### Task to complete
The answer should contain all of the records below, each one copied word for word.

─── Available data ───

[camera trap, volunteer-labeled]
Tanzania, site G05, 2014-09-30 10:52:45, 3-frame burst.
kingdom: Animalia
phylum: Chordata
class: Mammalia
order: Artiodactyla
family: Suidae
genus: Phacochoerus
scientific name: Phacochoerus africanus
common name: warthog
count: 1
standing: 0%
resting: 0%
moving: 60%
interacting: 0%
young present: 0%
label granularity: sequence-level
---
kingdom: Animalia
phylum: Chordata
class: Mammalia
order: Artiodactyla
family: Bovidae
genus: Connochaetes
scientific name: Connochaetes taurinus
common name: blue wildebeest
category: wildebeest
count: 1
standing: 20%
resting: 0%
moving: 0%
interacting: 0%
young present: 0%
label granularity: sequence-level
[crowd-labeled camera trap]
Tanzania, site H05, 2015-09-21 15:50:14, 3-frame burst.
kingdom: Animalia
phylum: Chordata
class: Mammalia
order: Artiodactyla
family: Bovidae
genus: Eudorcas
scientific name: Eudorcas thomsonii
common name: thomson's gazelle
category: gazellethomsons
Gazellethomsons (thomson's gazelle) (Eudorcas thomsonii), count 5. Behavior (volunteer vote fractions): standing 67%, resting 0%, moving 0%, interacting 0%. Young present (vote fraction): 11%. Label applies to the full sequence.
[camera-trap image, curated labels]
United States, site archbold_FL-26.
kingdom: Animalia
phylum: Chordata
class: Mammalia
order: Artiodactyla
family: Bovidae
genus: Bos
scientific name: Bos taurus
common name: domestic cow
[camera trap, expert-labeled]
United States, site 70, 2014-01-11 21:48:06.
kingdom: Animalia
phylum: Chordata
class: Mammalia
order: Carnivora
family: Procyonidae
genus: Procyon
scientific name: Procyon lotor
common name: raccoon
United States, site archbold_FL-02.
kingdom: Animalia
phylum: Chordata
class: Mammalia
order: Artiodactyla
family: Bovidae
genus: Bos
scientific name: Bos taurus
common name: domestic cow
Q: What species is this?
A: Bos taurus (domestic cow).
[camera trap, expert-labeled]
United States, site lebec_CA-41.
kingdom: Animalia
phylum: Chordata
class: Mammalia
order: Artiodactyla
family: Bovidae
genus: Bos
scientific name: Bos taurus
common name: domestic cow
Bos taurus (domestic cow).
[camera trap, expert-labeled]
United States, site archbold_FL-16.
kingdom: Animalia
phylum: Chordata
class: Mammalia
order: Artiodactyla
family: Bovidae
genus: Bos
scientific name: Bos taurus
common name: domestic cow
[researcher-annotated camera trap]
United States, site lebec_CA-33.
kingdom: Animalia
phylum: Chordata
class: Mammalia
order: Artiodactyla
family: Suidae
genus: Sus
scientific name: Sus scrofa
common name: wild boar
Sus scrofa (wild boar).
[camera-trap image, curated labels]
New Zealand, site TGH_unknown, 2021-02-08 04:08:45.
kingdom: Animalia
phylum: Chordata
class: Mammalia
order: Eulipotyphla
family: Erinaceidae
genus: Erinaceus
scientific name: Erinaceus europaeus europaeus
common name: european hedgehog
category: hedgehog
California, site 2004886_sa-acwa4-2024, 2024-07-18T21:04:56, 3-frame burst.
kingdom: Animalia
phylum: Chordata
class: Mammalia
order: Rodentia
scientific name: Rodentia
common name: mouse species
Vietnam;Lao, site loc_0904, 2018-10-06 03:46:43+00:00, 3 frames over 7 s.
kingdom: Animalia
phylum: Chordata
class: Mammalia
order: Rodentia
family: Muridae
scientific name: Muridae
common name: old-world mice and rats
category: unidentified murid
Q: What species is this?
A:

───

### Solution
[camera trap, volunteer-labeled]
Tanzania, site G05, 2014-09-30 10:52:45, 3-frame burst.
kingdom: Animalia
phylum: Chordata
class: Mammalia
order: Artiodactyla
family: Suidae
genus: Phacochoerus
scientific name: Phacochoerus africanus
common name: warthog
count: 1
standing: 0%
resting: 0%
moving: 60%
interacting: 0%
young present: 0%
label granularity: sequence-level
---
kingdom: Animalia
phylum: Chordata
class: Mammalia
order: Artiodactyla
family: Bovidae
genus: Connochaetes
scientific name: Connochaetes taurinus
common name: blue wildebeest
category: wildebeest
count: 1
standing: 20%
resting: 0%
moving: 0%
interacting: 0%
young present: 0%
label granularity: sequence-level
[crowd-labeled camera trap]
Tanzania, site H05, 2015-09-21 15:50:14, 3-frame burst.
kingdom: Animalia
phylum: Chordata
class: Mammalia
order: Artiodactyla
family: Bovidae
genus: Eudorcas
scientific name: Eudorcas thomsonii
common name: thomson's gazelle
category: gazellethomsons
Gazellethomsons (thomson's gazelle) (Eudorcas thomsonii), count 5. Behavior (volunteer vote fractions): standing 67%, resting 0%, moving 0%, interacting 0%. Young present (vote fraction): 11%. Label applies to the full sequence.
[camera-trap image, curated labels]
United States, site archbold_FL-26.
kingdom: Animalia
phylum: Chordata
class: Mammalia
order: Artiodactyla
family: Bovidae
genus: Bos
scientific name: Bos taurus
common name: domestic cow
[camera trap, expert-labeled]
United States, site 70, 2014-01-11 21:48:06.
kingdom: Animalia
phylum: Chordata
class: Mammalia
order: Carnivora
family: Procyonidae
genus: Procyon
scientific name: Procyon lotor
common name: raccoon
United States, site archbold_FL-02.
kingdom: Animalia
phylum: Chordata
class: Mammalia
order: Artiodactyla
family: Bovidae
genus: Bos
scientific name: Bos taurus
common name: domestic cow
Q: What species is this?
A: Bos taurus (domestic cow).
[camera trap, expert-labeled]
United States, site lebec_CA-41.
kingdom: Animalia
phylum: Chordata
class: Mammalia
order: Artiodactyla
family: Bovidae
genus: Bos
scientific name: Bos taurus
common name: domestic cow
Bos taurus (domestic cow).
[camera trap, expert-labeled]
United States, site archbold_FL-16.
kingdom: Animalia
phylum: Chordata
class: Mammalia
order: Artiodactyla
family: Bovidae
genus: Bos
scientific name: Bos taurus
common name: domestic cow
[researcher-annotated camera trap]
United States, site lebec_CA-33.
kingdom: Animalia
phylum: Chordata
class: Mammalia
order: Artiodactyla
family: Suidae
genus: Sus
scientific name: Sus scrofa
common name: wild boar
Sus scrofa (wild boar).
[camera-trap image, curated labels]
New Zealand, site TGH_unknown, 2021-02-08 04:08:45.
kingdom: Animalia
phylum: Chordata
class: Mammalia
order: Eulipotyphla
family: Erinaceidae
genus: Erinaceus
scientific name: Erinaceus europaeus europaeus
common name: european hedgehog
category: hedgehog
California, site 2004886_sa-acwa4-2024, 2024-07-18T21:04:56, 3-frame burst.
kingdom: Animalia
phylum: Chordata
class: Mammalia
order: Rodentia
scientific name: Rodentia
common name: mouse species
Vietnam;Lao, site loc_0904, 2018-10-06 03:46:43+00:00, 3 frames over 7 s.
kingdom: Animalia
phylum: Chordata
class: Mammalia
order: Rodentia
family: Muridae
scientific name: Muridae
common name: old-world mice and rats
category: unidentified murid
Q: What species is this?
A:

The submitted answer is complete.